Adam Nayman(Globe and Mail): The irrationality of this plot marks Fading Gigolo as a vanity project, but it's unprosperous to take Turturro too much to labor when he hits so many other divine goodness notes in between blowing his have horn.
Ben Sachs(Chicago Reader): The relations is preposterous and many of the gags are tasteless, yet the tone is gentle, steady elegiac, and the players are surprisingly easily affected.
Linda Barnard(Toronto Star): A story that pretends to be about sex end is actually focused on revealing the stanch nature of intimacy.
Tom Long(Detroit News): "Fading Gigolo" may have existence far from perfect, but it's accurate impossible to dislike.
John Hartl(Seattle Times): The chemistry is honorable right between Allen and Turturro, who immediately catalogue as best friends for life, and between Stone and Turturro, whose mutual awkwardness gives usage to a goofy form of love.
Joe Williams(St. Louis Post-Dispatch): While Allen emerges from this compound-up relatively unscathed, Turturro as some implausible male prostitute gets maimed at the intersection of comedy and drama.
Philip Martin(Arkansas Democrat-Gazette): In summary, Fading Gigolo might sound a small quantity trashy; in its execution, it's kind and sweet.
David Nusair(Reel Film Reviews): Fading Gigolo peters away significantly in the buildup to its utterly underwhelming definitive stretch…
Padraic McKiernan(Irish Independent): There is the singular laugh but they're overmuch few and far between to drive away the slightly creepy sense that, thematically, we're acquisition a middle-aged male fantasy take in successi~ what women want.
John Urbancich(Your Movies (cleveland.com)): Oy and hooray!
Rich Cline(Contactmusic.com): With a jocular observational script, amusing characters and a jazzy notion of life in New York, this feels like some old-fashioned Woody Allen movie, divisible by two though Allen merely costars in it.
Mark Kermode(Observer [UK]): If you be able to get beyond the implausibility of Sharon Stone remunerative John Turturro to join her in a mge rois – and, frankly, I couldn't – afterward there are lightweight pleasures to be had amid the wry, angsty between the extremes-aged male fantasy.
Ryan Gilbey(New Statesman): It would exist misleading to suggest that the film falls into the so-bad-it's-obliging category.
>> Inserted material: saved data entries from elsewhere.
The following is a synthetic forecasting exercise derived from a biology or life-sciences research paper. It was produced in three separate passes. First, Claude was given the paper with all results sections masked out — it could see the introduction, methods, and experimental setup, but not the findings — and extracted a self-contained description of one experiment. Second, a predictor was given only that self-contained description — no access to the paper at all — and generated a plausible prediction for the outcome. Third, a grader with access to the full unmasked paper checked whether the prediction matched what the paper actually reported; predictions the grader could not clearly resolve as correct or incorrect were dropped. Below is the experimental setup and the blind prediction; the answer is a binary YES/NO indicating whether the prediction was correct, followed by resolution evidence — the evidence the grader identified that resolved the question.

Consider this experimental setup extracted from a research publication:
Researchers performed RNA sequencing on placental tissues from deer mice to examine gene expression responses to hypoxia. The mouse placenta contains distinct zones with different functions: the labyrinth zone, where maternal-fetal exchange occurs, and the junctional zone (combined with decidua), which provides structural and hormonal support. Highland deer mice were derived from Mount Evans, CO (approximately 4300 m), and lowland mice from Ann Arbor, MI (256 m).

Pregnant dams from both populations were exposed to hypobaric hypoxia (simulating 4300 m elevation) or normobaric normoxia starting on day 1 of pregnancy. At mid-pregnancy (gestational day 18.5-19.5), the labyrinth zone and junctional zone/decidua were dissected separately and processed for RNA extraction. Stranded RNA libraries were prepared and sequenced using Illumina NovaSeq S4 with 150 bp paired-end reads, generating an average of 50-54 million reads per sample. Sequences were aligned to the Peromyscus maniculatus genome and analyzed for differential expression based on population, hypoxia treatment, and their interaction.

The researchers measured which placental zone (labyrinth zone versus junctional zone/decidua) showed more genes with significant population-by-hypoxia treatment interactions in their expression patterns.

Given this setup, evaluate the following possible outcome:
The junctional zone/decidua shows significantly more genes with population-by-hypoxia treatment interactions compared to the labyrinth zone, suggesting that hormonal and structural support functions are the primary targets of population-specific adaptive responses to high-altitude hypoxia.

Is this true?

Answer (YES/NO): NO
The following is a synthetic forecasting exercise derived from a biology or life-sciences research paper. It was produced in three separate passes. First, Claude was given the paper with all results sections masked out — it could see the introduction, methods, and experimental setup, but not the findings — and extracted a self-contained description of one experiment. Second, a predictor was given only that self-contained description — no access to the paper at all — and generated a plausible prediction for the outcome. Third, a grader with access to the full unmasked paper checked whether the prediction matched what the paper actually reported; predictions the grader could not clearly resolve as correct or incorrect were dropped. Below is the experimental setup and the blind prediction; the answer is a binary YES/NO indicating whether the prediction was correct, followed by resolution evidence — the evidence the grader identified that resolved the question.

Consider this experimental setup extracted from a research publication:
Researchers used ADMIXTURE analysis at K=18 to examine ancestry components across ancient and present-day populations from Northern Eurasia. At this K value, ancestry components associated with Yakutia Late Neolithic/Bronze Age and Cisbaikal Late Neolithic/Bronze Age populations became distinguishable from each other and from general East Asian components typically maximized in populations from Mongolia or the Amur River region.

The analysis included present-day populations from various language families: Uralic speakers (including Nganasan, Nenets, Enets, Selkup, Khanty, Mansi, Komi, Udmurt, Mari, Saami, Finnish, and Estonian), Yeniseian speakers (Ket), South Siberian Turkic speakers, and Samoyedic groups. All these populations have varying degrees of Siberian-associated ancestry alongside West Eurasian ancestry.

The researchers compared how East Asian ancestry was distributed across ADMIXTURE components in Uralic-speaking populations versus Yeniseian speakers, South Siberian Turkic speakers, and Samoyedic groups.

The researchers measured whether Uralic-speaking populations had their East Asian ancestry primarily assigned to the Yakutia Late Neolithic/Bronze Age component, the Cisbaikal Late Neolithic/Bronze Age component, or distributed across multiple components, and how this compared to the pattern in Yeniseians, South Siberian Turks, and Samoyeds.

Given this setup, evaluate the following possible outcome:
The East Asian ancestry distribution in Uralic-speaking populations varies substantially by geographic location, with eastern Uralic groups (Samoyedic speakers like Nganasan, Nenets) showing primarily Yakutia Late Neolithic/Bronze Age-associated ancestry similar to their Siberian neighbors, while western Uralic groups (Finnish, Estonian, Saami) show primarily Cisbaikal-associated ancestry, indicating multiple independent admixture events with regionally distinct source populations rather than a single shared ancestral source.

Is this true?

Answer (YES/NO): NO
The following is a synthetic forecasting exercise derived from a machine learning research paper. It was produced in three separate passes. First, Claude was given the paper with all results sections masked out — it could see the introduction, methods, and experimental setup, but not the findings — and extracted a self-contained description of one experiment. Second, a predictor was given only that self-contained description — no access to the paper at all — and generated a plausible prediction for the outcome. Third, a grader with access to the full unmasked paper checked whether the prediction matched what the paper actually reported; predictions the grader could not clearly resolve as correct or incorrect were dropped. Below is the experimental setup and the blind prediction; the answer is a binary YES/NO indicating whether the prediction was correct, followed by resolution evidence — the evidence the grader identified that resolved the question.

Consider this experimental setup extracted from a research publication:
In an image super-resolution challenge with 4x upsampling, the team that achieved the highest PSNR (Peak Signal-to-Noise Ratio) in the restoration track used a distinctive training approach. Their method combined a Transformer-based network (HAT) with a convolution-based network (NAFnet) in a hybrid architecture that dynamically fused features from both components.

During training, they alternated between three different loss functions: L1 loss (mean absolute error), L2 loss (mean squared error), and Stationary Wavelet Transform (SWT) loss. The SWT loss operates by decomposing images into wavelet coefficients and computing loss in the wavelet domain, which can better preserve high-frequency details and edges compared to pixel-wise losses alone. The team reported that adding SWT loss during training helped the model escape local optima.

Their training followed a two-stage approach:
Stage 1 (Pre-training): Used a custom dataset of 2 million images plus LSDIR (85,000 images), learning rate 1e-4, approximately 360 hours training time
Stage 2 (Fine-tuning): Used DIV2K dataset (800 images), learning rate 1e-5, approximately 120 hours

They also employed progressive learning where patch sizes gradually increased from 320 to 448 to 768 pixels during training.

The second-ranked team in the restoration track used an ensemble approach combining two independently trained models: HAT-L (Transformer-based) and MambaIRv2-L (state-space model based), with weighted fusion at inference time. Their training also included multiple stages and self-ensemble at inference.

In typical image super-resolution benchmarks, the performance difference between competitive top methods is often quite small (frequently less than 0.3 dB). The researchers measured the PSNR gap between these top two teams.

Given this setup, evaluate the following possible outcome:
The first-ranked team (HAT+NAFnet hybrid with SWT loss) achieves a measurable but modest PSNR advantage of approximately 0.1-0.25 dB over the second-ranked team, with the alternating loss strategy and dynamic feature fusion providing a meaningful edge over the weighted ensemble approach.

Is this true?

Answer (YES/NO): NO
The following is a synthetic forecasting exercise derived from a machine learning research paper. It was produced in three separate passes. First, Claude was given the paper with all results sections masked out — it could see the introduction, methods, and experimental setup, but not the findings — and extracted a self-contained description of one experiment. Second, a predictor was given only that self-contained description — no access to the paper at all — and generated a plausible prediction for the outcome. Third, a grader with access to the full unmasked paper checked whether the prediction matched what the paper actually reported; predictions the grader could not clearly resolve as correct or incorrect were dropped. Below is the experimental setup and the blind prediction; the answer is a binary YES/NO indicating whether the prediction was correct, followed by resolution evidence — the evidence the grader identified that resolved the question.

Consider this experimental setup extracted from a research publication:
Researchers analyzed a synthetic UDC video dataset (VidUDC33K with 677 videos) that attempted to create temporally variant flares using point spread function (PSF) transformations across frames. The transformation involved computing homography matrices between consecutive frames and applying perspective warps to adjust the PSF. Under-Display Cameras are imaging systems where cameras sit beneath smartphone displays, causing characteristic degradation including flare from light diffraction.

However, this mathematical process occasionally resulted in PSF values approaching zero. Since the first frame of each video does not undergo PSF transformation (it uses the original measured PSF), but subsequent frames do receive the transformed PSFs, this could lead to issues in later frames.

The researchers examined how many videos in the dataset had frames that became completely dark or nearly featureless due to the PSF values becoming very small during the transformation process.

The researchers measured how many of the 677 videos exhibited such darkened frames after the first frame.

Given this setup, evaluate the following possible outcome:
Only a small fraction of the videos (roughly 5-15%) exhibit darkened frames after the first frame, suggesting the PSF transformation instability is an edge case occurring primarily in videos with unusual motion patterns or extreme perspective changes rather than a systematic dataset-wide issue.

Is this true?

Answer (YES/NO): NO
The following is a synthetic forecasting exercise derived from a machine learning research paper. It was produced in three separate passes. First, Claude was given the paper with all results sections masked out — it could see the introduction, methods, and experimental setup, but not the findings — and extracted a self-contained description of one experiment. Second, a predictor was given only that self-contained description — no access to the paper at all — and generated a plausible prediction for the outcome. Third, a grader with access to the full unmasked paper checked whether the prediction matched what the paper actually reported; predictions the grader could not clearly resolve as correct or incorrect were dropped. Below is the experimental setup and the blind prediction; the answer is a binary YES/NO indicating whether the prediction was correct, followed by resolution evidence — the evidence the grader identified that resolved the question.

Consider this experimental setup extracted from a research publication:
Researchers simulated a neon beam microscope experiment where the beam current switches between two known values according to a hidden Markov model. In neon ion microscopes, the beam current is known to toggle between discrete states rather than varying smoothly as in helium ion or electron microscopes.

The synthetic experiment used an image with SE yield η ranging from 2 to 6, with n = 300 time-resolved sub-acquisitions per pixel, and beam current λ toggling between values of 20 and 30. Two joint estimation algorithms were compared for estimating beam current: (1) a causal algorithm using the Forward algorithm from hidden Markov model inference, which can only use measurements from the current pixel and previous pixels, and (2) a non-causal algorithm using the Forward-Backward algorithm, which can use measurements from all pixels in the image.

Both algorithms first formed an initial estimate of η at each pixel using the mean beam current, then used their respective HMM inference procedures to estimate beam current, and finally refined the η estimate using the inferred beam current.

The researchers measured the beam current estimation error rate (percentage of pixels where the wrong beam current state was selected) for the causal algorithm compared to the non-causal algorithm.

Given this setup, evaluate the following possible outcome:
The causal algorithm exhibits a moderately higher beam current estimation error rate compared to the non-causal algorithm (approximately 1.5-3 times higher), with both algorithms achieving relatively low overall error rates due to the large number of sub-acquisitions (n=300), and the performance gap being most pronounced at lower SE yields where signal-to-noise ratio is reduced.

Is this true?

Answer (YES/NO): NO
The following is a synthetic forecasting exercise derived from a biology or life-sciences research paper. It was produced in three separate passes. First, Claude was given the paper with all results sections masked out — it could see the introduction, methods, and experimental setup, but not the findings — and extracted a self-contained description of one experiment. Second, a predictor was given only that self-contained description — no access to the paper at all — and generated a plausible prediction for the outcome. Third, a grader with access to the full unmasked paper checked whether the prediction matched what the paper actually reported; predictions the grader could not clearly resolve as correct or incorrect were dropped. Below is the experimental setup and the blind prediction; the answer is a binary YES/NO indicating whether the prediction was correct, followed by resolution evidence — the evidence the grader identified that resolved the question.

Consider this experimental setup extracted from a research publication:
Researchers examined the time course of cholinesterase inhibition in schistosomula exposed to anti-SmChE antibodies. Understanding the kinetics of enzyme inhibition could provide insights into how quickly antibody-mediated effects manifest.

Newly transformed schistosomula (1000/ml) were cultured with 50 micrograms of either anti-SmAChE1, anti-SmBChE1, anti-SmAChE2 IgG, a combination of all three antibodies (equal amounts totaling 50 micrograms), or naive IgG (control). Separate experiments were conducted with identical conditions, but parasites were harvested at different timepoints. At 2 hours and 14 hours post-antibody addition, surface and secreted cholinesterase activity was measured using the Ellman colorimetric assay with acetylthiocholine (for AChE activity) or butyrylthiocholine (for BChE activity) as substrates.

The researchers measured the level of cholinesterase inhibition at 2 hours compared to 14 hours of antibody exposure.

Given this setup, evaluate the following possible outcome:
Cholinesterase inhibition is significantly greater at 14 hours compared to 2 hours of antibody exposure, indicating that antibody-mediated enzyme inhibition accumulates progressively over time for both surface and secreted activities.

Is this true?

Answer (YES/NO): NO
But a degree of lurid pleasure can be derived from the iniquitous-headedness of everything about it.
Geoffrey Macnab(Independent): Taken in the same proportion that a whimsical but fiery romantic comedy, it has easily enough enchantment to get away with its own idiosyncrasies.
Brian Viner(Daily Mail [UK]): The film pokes gentle and sometimes not likewise gentle fun at religious ultra-true faith, which won't please everyone, however does so with unfailing charm and understanding.
Charlotte O’Sullivan(This is London): The script rings contrary to truth from the off.
Allan Hunter(Daily Express): It has some funny moments, mostly courtesy of a scene-stealing Allen, but it is other thing of a quirky character study than a everyday comedy.
Steve Rose(Guardian [UK]): It's relaxed, droll and warm, but nothing rings genuine.
Matthew Thrift(Little White Lies): The sublime John Turturro comes a-cropper in this ~ned-eared comedy of male sexual mores.
Margot Harrison(Seven Days): Only in the scenes betwixt Fioravante and Avigal does the pellicle find a pace of its concede, becoming a story about two privy people tentatively seeking connection.
Danny Leigh(Financial Times): Allen, irregularly, is delightful – every crumpled line-reading flawlessly timed. Otherwise, the rhythm is in this way off that if you tried to figured and rhythmic motion to it you would turn one ankle.
David Gritten(Daily Telegraph): It's unit of Allen's best film roles in years; acting in someone else's movie, he looks liberated, through a spring in his step: at individual point, he almost skips his course through a scene.
Stella Papamichael(Digital Spy): A contemptible bit of fun, but the memory fades.